Sabemos, por ejemplo, que en África existían numerosas rutas comerciales de especias, oro y sal hacia el 1000 a.C. Toda la zona sahariana era rica en yacimientos de sal. Las tierras ocupadas por los actuales países como Argelia, Marruecos, Libia, Túnez, etc., comerciaban con alejadas tierras como Egipto o Irán, lugar este último en el que encontramos dos grandes desiertos: el Dasht-i-Lut, cubierto de arenas y rocas, y el Dasht-i-Kavir, cubierto en su mayor parte de sal. No debe de extrañarnos que una parte importantísima de hechizos y sortilegios con la sal como protagonista proceda de lugares como los citados.
Muy lejos de allí, en Australia, los aborígenes ya conocían grandes salinas en el centro y sur de la Gran Cuenca Artesiana (lagos Eyre, Torrens, Frome y Gairdner), que son los restos de un vasto mar interior. Sabemos de la utilización de la sal en culturas como la australiana y oceánica en la conservación de cadáveres, que generalmente eran ahumados o salados en rituales religiosos y mágicos para su buena conservación.
Por su parte, entre el 700 y el 500 a.C., se hace patente que para los habitantes de la cultura del Hallstatt, ubicada en el centro de Europa y extendida hasta el mar Báltico y el Mediterráneo, la sal era un bien muy preciado. De hecho, su riqueza principal se basaba en la sal que extraían de las montañas próximas a sus poblados.
Las minas de Hallstatt estaban cavadas en la tierra a modo de pozo que llegaba a alcanzar los 400 m de profundidad. En estas zonas se han hallado numerosas huellas de actividad minera. Los restos más destacables son galerías apuntaladas con vigas de madera, instrumentos de minería como las antorchas que se usaron para iluminar los oscuros pasillos y contenedores de madera que eran recubiertos de pieles y servían para albergar las grandes cantidades de sal que luego se extraían al exterior de la mina.
Cabe destacar que la cultura Hallstatt nos ha legado también todo un sistema de vida y religión muy ligado a lo que actualmente denominados celtas. Sabemos, por ejemplo, que los magos de los celtas eran los druidas y que conocían ciertas secretos sobre la conservación de cadáveres, para los que también empleaban la sal como un elemento más.
Desde un punto de vista económico, vemos que la evolución de la sal fue notoria con el paso del tiempo. En el pasado tuvo un gran valor, y su posesión era a menudo considerada como signo de prestigio social o valía económica.

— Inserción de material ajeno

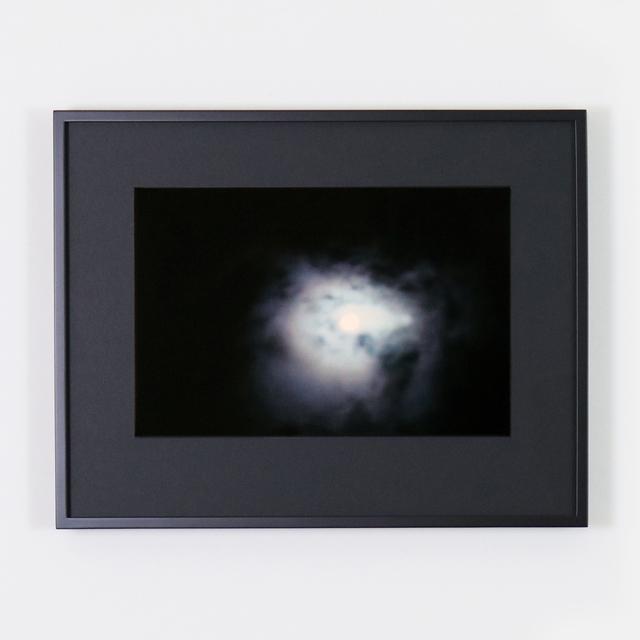 James Turrell, 'Elliptic Ecliptic A', 1999, Eyestorm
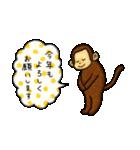 猿の干支スタンプ2 お正月(個別スタンプ:20)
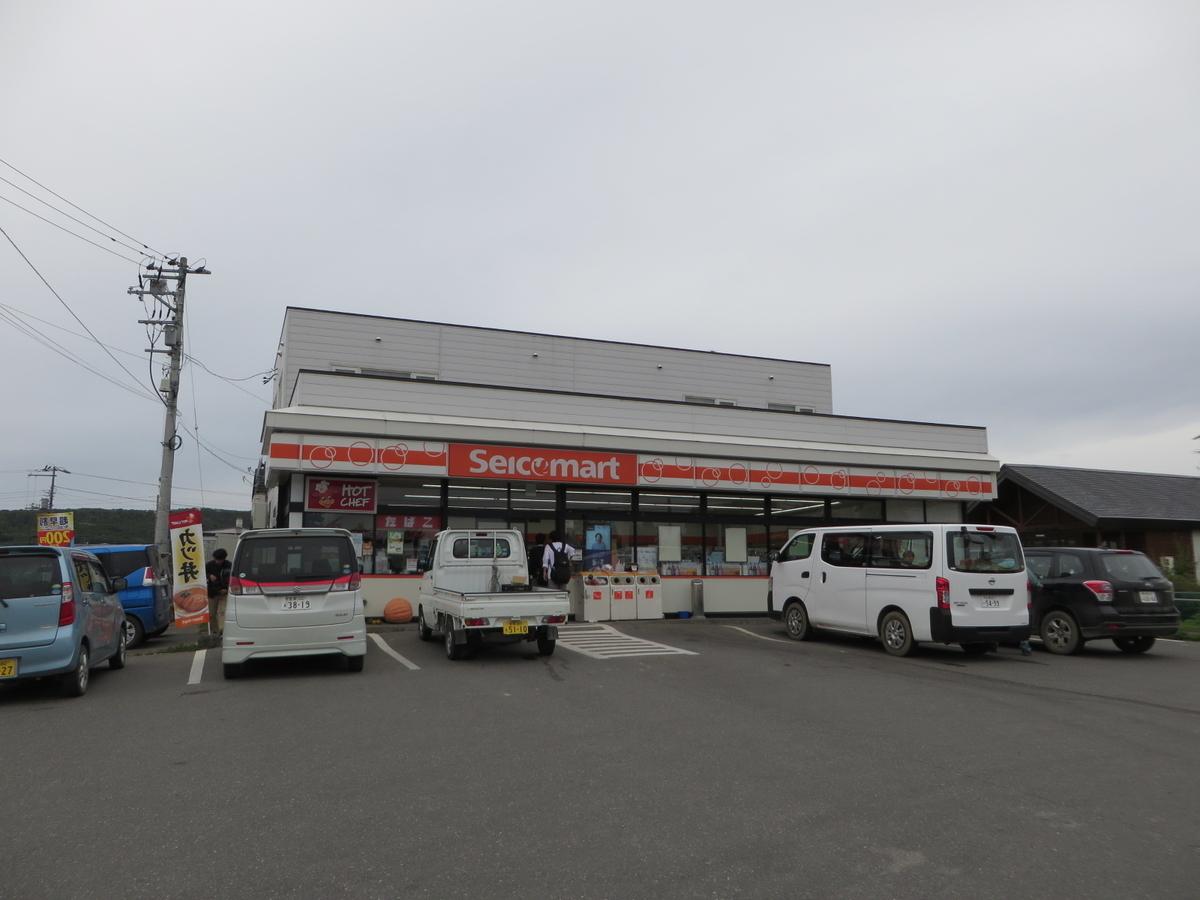 f:id:Sakasegawa3019:20191015060123j:plain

Fue moneda de cambio común en casi todas las rutas los mares Egeo, Adriático y Mediterráneo, siendo objeto de impuestos y tributos en los países asiáticos desde épocas remotas. Al parecer se utilizó también como dinero en Tíbet y Etiopía. De aquel comercio y valor de la sal tenemos una herencia lingüística, el término «salario», que indica el precio pagado por la realización de un trabajo. La palabra «salarium» es el vocablo latino que aludía a la asignación de sal que se entregaba a los soldados que servían en el ejército romano como una parte de la paga por sus servicios prestados.


Mistica y simbolismo de la sal

Desde épocas prehistóricas la sal ha sido fundamental como elemento en los ritos religiosos de prácticamente todas las civilizaciones, incluyendo la griega, romana, hebrea y cristiana.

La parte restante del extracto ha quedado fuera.